Lesetext:

«Es wird für uns Spielerinnen ein historischer Tag», sagt Lia Wälti. Und meint damit den 2. Juli. Dann führt Wälti das Schweizer Frauen-Nati-Team als Captain zum Eröffnungsspiel der Heim-EM ins Basler Joggeli. «Bei mir als Captain ist der Druck vielleicht besonders hoch», sagt Wälti. Weil: voraussichtlich ausverkaufte Stadien, viele Fans. «Ich habe eine Führungsrolle, Verantwortung für das Team und auch dafür, ob wir erfolgreich spielen werden.» 

Das Ziel von Trainerin Pia Sundhage ist klar: Die Gruppenphase überleben und in die Achtelfinals kommen. Und Wälti? «Ich versuche, den Aussendruck so gut wie möglich von mir fernzuhalten.» Auch vermittle sie den jungen Spielerinnen, dass diese «frei aufspielen, Fehler machen und den Druck an uns ältere Spielerinnen abgeben dürfen». Wälti stellt klar: «Wir greifen richtig an, um Geschichte zu schreiben. Wir wollen ein Sommermärchen.»

«Ich wollte einfach tschutten»

Aufgabenstellung:
[1] In welchem Stadion führt Lia Wälti laut dem Lesetext über die Heim-EM das Team zum Eröffnungsspiel?
[2] Setze den Lesetext über Lia Wälti und die Heim-EM im Anschluss an die Zwischenüberschrift «Ich wollte einfach tschutten» fort.

Textauszüge der einzelnen Seiten:
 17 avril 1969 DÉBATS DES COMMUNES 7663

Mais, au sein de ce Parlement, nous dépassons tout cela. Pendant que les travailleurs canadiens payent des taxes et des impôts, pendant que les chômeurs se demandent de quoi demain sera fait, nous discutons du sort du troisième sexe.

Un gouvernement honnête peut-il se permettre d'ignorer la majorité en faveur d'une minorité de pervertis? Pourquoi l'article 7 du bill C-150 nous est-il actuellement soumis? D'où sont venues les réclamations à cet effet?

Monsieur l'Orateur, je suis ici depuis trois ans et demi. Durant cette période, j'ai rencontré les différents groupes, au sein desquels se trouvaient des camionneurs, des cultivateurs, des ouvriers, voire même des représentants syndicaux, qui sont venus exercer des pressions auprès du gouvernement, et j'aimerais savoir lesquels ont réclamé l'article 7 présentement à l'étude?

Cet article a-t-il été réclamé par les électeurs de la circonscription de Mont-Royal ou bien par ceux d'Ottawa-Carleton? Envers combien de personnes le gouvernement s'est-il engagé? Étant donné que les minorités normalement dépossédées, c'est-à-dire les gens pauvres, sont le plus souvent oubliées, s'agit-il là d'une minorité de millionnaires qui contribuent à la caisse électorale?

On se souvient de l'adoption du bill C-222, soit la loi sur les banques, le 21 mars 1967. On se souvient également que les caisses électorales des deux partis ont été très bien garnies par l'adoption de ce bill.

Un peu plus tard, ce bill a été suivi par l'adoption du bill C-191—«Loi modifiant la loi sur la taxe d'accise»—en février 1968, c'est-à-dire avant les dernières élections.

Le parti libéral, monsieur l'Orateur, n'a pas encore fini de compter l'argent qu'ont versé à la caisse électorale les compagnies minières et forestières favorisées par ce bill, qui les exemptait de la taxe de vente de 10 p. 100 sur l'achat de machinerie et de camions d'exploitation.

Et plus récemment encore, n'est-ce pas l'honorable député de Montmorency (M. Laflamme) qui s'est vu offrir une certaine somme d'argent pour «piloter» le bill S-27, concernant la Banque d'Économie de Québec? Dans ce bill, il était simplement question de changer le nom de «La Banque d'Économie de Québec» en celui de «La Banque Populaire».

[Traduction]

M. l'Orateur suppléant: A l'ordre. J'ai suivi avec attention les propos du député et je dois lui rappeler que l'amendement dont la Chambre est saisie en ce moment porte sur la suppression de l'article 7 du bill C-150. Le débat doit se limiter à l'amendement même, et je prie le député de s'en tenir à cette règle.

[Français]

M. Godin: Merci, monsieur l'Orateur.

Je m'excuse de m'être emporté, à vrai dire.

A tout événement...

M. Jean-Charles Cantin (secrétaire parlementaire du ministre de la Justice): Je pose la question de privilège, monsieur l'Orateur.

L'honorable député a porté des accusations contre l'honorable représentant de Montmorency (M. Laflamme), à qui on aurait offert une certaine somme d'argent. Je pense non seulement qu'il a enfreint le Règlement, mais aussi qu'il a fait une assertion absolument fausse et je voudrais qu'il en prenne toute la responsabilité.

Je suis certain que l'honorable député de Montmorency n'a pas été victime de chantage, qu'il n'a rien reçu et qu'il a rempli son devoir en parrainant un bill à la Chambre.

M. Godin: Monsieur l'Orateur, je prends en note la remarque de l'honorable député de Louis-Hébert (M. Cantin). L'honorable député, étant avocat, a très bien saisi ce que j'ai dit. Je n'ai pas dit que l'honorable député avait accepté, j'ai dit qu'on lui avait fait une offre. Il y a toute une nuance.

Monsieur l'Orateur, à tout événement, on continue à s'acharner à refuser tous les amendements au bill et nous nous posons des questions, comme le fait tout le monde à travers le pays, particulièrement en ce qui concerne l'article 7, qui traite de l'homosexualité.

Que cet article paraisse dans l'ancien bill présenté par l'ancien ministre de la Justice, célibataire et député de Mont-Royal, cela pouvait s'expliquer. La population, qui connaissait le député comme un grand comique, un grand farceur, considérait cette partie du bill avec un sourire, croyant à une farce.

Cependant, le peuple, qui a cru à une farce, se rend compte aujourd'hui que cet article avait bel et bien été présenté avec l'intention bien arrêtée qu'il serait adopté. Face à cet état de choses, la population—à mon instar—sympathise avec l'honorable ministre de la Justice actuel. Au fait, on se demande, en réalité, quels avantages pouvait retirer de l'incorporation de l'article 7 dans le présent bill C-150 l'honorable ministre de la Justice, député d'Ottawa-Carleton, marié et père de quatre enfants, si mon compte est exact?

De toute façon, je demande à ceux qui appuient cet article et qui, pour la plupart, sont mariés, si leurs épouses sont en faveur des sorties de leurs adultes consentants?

Lösungen:
[1] Im Basler Joggeli.

[2]
Das «Fussballmärchen ihres Lebens» ist für Lia Wälti bereits Realität geworden. Und zwar gleich doppelt. Einerseits ist die 32-Jährige eine der grössten Schweizer Fussballerinnen geworden. Seit 16 Jahren ist sie Teil des Schweizer Nationalteams, sechs Jahre davon als Captain, ausserdem spielt Wälti im Londoner Top-Verein Arsenal. 

Lia Wälti, eine der besten Schweizer Fussballerinnen. Bild: Rabih Haj-Hassan (Etum Films)

Andererseits hat sie sich nun pünktlich zur EM ein Herzensprojekt erfüllt. Zusammen mit ihrer Schwester Meret, Texterin und Autorin, der sie sehr nahesteht, hat sie das Kinderbuch «Lia am Ball» herausgegeben. Mit dem bereits erwähnten Untertitel «Das Fussballmärchen ihres Lebens». Dazu Wälti: «Es war schon immer mein Traum, ein Kinderbuch zu realisieren.»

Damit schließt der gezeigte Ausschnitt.